By Leonard Lauriault
Some of our church members drive 50+ miles each way on Sunday. Until a few years ago, they’d go home after morning worship, have lunch, and immediately begin the drive back for evening services. Several other families drive about 25 miles each way. Consequently, we moved our afternoon service to 1 pm and have a potluck dinner between services for those who wish to stay. Many of the locals also usually stay.
You know how potlucks go. The name has its meaning because you just never know what’s going to be carried in by the other participants.
When it snowed on February 23rd, our attendance was considerably lower and, since the weather seemed to be worsening, we cancelled the afternoon service.
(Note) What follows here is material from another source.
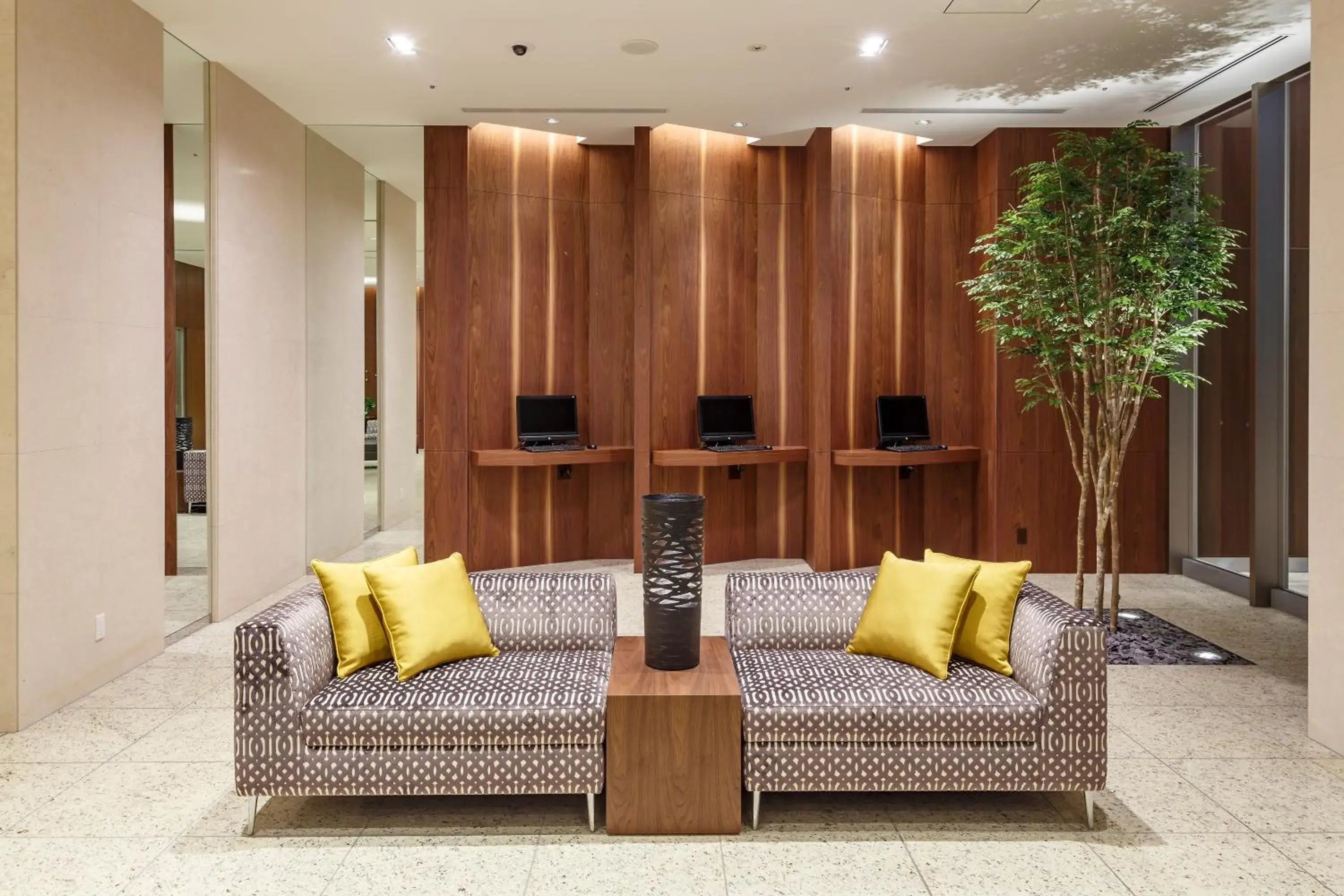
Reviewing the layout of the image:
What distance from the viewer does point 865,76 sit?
5.76 meters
But because some people brought food anyway, we went ahead with the potluck. Eleven people stayed representing five households.
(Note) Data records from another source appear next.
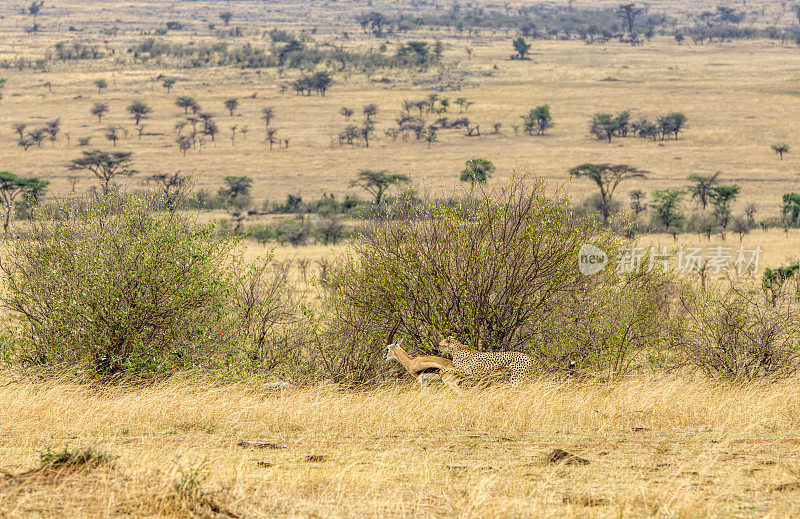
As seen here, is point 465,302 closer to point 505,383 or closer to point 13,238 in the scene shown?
point 505,383

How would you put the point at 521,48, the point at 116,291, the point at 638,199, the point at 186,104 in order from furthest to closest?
the point at 521,48 < the point at 186,104 < the point at 638,199 < the point at 116,291

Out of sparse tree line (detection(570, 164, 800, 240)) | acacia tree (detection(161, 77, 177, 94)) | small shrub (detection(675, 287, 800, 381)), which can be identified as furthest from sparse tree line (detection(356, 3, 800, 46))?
small shrub (detection(675, 287, 800, 381))

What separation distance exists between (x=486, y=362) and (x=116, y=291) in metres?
5.51

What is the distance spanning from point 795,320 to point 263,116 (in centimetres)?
7930

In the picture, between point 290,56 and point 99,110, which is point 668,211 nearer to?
point 99,110

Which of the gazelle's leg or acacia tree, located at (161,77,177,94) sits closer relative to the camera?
the gazelle's leg

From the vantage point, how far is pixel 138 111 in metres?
88.1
Now, a five-family potluck can be disastrous because of the possibility of having five desserts or some other imbalance in the “spread.” This time, though, I was pleasantly amazed at how well-balanced the meal was vegetables, pastas, meat, and a dessert. Almost immediately, 1 Corinthians 12:18 came to mind (God has arranged the parts in the body just as he wanted them to be). While that refers to the members of a given congregation, I realized that this assurance even extends to something as simple as a fellowship meal when the body parts are few in number.
I called that an “assurance” because it falls under the promise that God will supply all our needs according to his riches in Christ Jesus (Philippians 4:19), which is almost immediately preceded in the Bible by, “I can do everything through him who gives me strength (Philippians 4:13).” Paul made those statements because he had found the secret to contentment (Philippians 4:12; Colossians 1:24-27).
We often think of the Philippian congregation as being composed of wealthy members, and there may have been a few, but this congregation was one of the Macedonian churches that Paul commended for giving generously despite their poverty (2 Corinthians 8:1-5). Paul and the Philippians had learned that contentment comes by giving oneself first to the Lord and then relying on him to meet our every need.
Learning to rely on God is no potluck. Rather, it frees us of the worry that robs us of peace that’s among the spiritual blessings for Christians (Matthew 6:25-34; John 16:33; Philippians 4:6-9; Ephesians 1:3-10, 22-23).
I was concerned about what would constitute the Sunday potluck fare (but certainly not the quality or quantity of what would be available). I’ve always known that God was in charge and he works everything out for the good of his people, but he used this simple potluck meal where barely more than two or three had gathered to remind me that “everything” means even the smallest detail (Romans 8:28; Matthew 18:20). It’s never potluck when God is in charge.
Do you see God in the small things in life? That’s often how he approaches us (1 Kings 19:9-13).